09-08-2023, 04:03 PM
Pure Basic has a NAN "function". The trick is to find an especially-encoded 32-bit or 64-bit floating-point value to represent NAN. Find two others to represent positive and negative infinity. Maybe another one to represent the square root of -1. And so on.
FROM:
https://en.wikipedia.org/wiki/NaN#Floating_point
FROM:
https://en.wikipedia.org/wiki/NaN#Floating_point
Quote:IEEE 754 NaNs are encoded with the exponent field filled with ones (like infinity values), and some non-zero number in the significand field (to make them distinct from infinity values); this allows the definition of multiple distinct NaN values, depending on which bits are set in the significand field, but also on the value of the leading sign bit (but applications are not required to provide distinct semantics for those distinct NaN values).

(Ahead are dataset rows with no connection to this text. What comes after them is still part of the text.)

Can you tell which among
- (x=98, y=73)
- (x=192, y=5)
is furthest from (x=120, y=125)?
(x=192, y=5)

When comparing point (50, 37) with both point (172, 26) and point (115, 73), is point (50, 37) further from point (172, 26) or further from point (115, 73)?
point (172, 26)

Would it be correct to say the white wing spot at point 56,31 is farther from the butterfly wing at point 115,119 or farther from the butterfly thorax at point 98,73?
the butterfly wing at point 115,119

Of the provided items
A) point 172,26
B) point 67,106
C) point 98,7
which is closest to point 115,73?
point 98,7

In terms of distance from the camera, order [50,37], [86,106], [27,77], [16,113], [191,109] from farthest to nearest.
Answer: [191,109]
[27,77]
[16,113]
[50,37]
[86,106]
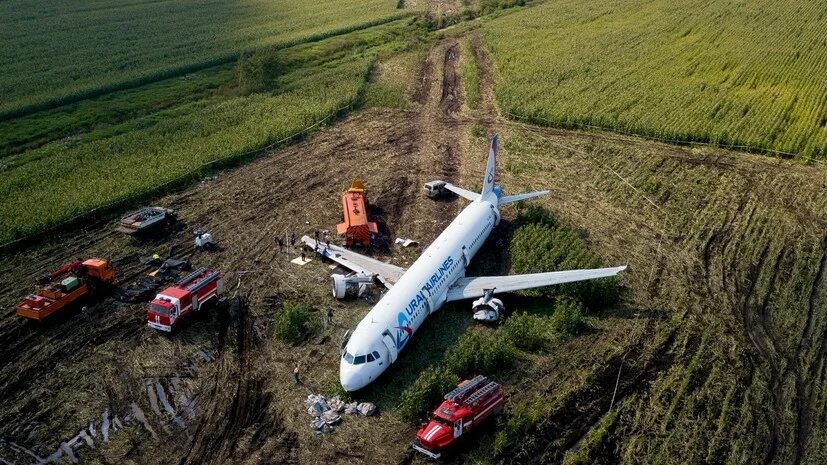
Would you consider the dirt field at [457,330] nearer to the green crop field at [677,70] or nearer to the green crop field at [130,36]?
the green crop field at [677,70]

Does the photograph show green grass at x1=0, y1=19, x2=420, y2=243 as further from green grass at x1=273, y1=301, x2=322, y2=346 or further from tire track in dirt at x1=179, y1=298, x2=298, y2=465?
tire track in dirt at x1=179, y1=298, x2=298, y2=465

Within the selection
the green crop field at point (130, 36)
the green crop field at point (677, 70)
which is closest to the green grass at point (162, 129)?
the green crop field at point (130, 36)

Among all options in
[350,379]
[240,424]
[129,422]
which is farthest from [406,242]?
[129,422]

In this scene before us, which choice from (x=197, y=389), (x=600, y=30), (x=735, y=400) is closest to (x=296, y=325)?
(x=197, y=389)

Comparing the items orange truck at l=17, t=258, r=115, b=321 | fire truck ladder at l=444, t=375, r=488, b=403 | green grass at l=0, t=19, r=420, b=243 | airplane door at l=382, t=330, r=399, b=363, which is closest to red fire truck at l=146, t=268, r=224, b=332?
orange truck at l=17, t=258, r=115, b=321

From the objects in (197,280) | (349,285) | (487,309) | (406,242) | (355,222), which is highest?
(197,280)

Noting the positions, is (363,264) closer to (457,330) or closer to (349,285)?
(349,285)
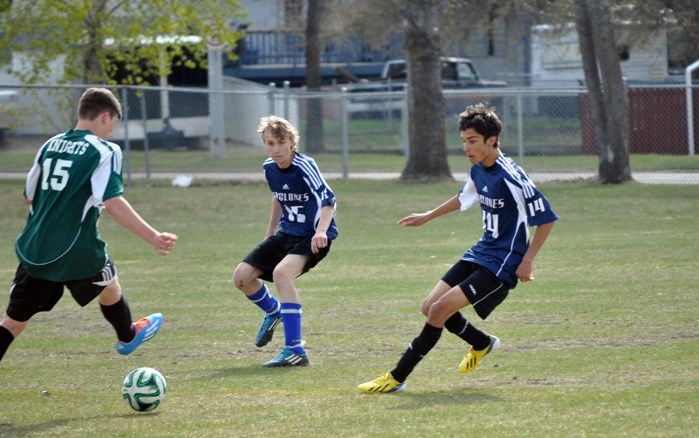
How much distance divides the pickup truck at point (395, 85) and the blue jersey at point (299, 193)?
21.2 meters

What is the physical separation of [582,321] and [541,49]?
30.1 metres

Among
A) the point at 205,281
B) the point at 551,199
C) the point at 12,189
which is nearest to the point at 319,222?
the point at 205,281

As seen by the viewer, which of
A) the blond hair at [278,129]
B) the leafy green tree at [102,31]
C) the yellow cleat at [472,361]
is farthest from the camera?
the leafy green tree at [102,31]

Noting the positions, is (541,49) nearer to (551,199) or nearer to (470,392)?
(551,199)

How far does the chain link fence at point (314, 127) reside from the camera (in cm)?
2584

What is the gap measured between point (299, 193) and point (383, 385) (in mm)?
1875

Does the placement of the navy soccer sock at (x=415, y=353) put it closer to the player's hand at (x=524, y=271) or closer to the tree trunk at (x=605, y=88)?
the player's hand at (x=524, y=271)

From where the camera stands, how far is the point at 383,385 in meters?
6.61

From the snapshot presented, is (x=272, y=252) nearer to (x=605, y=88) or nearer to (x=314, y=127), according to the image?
(x=605, y=88)

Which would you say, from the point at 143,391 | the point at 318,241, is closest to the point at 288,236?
the point at 318,241

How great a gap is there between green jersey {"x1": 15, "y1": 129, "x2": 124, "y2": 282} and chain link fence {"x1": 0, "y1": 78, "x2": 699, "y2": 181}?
17775 millimetres

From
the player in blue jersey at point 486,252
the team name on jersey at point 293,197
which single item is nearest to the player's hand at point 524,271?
the player in blue jersey at point 486,252

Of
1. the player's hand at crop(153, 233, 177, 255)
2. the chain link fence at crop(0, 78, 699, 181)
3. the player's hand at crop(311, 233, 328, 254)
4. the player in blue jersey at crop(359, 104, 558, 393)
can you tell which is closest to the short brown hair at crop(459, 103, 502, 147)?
the player in blue jersey at crop(359, 104, 558, 393)

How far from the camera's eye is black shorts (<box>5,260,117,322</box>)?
254 inches
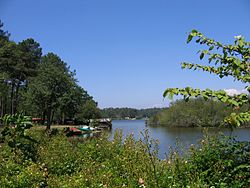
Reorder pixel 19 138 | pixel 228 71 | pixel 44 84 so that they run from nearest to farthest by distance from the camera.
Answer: pixel 228 71 → pixel 19 138 → pixel 44 84

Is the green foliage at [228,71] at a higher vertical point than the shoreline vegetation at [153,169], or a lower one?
higher

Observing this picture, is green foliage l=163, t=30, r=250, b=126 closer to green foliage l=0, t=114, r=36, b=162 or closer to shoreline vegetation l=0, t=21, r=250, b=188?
shoreline vegetation l=0, t=21, r=250, b=188

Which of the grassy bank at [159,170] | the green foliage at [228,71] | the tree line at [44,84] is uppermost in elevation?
the tree line at [44,84]

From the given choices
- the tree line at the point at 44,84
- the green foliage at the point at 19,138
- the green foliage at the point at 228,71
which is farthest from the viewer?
the tree line at the point at 44,84

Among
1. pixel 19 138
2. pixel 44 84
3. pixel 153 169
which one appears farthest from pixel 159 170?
pixel 44 84

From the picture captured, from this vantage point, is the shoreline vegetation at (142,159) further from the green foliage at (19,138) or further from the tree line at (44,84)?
the tree line at (44,84)

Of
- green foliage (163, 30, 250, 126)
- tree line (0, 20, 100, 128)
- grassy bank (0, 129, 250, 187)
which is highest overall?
tree line (0, 20, 100, 128)

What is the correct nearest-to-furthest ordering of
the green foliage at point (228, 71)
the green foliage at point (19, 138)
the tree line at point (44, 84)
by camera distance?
the green foliage at point (228, 71) < the green foliage at point (19, 138) < the tree line at point (44, 84)

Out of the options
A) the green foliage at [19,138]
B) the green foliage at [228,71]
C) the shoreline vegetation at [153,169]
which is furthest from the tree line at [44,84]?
the green foliage at [228,71]

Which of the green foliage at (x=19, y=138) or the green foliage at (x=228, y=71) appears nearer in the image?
the green foliage at (x=228, y=71)

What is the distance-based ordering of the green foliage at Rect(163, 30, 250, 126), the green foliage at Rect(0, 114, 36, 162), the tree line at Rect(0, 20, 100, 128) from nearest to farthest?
1. the green foliage at Rect(163, 30, 250, 126)
2. the green foliage at Rect(0, 114, 36, 162)
3. the tree line at Rect(0, 20, 100, 128)

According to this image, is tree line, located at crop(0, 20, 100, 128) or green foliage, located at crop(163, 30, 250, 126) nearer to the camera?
green foliage, located at crop(163, 30, 250, 126)

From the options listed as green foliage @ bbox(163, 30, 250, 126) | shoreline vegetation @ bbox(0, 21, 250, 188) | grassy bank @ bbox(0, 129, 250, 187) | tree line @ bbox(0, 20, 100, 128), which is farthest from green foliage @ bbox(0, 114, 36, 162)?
tree line @ bbox(0, 20, 100, 128)

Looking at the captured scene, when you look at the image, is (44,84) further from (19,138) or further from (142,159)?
(142,159)
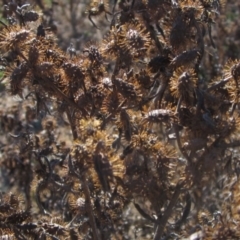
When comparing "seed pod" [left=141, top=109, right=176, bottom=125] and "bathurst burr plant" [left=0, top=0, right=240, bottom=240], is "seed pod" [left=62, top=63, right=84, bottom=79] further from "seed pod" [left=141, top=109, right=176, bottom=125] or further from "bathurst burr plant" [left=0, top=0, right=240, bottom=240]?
"seed pod" [left=141, top=109, right=176, bottom=125]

For example, an IEEE 754 single precision (32-bit) NaN would be encoded as
s111 1111 1xxx xxxx xxxx xxxx xxxx xxxx
where s is the sign (most often ignored in applications) and the x sequence represents a non-zero number (the value zero encodes infinities). In practice, the most significant bit from x is used to determine the type of NaN: "quiet NaN" or "signaling NaN" (see details in Encoding). The remaining bits encode a payload (most often ignored in applications).